→ **Extrait de page**:

[Reédit de la chronique parue à l’occasion du film chez Powerhouse Indicator le 06/11/2021]

Qui connaît David Greene ? Voici un cinéaste britannique dont la carrière – essentiellement constituée de séries et de téléfilms – est ignorée ou méprisée. Écoutant les appels d’Hollywood il y servit la télévision de manière prolifique et quasi anonyme fin années 70, années 80. Le riche et le pauvre (1976) mythique feuilleton avec Nick Nolte et Boris Sagal, c’est lui. Il connaît le sort de pas mal d’anglais partis aux États-Unis à l’instar d’un John Guillermin, dont on se souvient plus aisément de La Tour infernale que de The Rapture, d’un John Lee Thompson ou même d’un Michael Winner, affiliés à Charles Bronson au point d’en devenir quasiment les cinéastes officiels,  occultant ainsi leurs principaux joyaux. Pourtant le premier long-métrage de David Greene était prometteur : la fascinante, troublante et démystificatrice adaptation de Lovecraft The Shuttered Room avec Oliver Reed. A l’instar d’autres compatriotes contemporains, il offre un cinéma transversal qui entremêle les considérations du free cinéma avec celles d’une épouvante british qui vit ses derniers feux dans les années 70. L’âge d’or de la Hammer est révolu, Dracula évolue dans le swinging London dans la bizarrerie Dracula A.D 1972 tandis que la Amicus enchaine les films à sketches dans lesquels le train-train quotidien déraille vers l’épouvante. Des œuvres au carrefour des genres font alors leur apparition, mélange insoupçonné de trouble et d’élégance. David Greene réalise ainsi en 1969 ce qui reste son chef-d’œuvre, I Start Counting, dans lequel il suit une Jenny Agutter de 15 ans, en pleine découverte du désir, fascinée par son demi-frère qu’elle soupçonne d’être l’auteur d’une vague de crimes de jeunes filles dans la région. Dans ce film à la fois frontal et plein de délicatesse, il y propose le portrait magnifique d’une adolescente au sortir de l’enfance, confrontée aux interdits à enfreindre quitte à risquer sa vie.

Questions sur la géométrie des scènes
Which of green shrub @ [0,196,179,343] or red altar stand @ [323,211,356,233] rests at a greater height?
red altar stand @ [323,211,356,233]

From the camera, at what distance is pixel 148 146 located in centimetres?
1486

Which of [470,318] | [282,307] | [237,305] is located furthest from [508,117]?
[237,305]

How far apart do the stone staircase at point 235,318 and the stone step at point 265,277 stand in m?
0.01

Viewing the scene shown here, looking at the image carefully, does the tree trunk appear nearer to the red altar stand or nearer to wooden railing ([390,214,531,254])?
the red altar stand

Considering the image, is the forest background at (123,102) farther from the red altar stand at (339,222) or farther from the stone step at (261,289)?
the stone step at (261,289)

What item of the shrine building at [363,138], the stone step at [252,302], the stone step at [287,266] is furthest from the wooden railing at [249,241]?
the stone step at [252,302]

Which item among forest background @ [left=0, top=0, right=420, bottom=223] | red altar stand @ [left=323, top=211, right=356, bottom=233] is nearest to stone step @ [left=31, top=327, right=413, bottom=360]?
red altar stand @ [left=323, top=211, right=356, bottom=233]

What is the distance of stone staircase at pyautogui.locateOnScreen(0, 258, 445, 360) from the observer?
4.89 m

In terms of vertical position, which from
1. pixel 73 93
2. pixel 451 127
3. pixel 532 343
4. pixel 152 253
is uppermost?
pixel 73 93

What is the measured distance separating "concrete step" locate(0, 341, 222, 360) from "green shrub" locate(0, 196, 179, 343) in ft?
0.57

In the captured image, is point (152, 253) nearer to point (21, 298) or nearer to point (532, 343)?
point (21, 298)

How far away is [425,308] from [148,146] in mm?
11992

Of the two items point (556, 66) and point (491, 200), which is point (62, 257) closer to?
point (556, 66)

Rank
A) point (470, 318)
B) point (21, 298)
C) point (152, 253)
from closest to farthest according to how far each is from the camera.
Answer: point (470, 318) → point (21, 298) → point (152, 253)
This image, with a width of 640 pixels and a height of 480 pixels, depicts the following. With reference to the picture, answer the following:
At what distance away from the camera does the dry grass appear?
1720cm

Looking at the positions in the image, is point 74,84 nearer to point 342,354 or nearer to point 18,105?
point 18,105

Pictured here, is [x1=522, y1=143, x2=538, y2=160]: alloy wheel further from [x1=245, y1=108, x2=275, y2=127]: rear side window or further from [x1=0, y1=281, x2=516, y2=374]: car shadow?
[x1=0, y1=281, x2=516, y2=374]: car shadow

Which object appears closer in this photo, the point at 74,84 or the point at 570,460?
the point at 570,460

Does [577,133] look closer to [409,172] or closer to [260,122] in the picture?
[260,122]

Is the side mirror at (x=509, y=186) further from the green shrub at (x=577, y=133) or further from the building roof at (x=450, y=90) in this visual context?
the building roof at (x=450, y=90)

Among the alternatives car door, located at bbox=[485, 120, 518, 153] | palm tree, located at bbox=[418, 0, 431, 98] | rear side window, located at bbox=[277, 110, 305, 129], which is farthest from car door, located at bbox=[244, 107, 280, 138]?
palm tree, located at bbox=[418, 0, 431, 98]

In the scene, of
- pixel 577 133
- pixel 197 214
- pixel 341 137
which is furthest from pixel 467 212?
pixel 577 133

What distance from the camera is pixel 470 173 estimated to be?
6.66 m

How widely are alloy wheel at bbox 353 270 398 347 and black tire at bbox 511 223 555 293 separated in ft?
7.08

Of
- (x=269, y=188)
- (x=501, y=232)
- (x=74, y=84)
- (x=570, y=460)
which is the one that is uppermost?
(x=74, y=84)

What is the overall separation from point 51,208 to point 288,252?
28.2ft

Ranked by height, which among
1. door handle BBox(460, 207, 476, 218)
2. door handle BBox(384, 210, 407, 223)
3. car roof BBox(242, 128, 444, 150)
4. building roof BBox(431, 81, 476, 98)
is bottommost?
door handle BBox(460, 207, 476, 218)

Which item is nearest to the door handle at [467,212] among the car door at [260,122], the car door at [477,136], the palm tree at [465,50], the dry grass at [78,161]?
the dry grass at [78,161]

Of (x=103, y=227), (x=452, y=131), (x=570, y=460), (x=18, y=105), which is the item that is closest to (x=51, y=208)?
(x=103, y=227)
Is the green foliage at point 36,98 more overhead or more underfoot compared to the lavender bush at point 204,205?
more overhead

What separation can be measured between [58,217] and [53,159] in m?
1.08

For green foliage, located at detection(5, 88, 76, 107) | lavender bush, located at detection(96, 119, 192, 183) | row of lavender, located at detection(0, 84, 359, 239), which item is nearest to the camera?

→ **Consigne 1**: Nommez les cinéastes anglais partis aux États-Unis auxquels la chronique ci-dessus compare le sort de David Greene.
→ **Consigne 2**: Relevez chaque ligne des entrées où figure la chaîne "grass", en respectant la casse.

→ **Réponse 1**: John Guillermin, John Lee Thompson et Michael Winner.

→ **Réponse 2**:
At what distance away from the camera does the dry grass appear?
Which item is nearest to the door handle at [467,212] among the car door at [260,122], the car door at [477,136], the palm tree at [465,50], the dry grass at [78,161]?
the dry grass at [78,161]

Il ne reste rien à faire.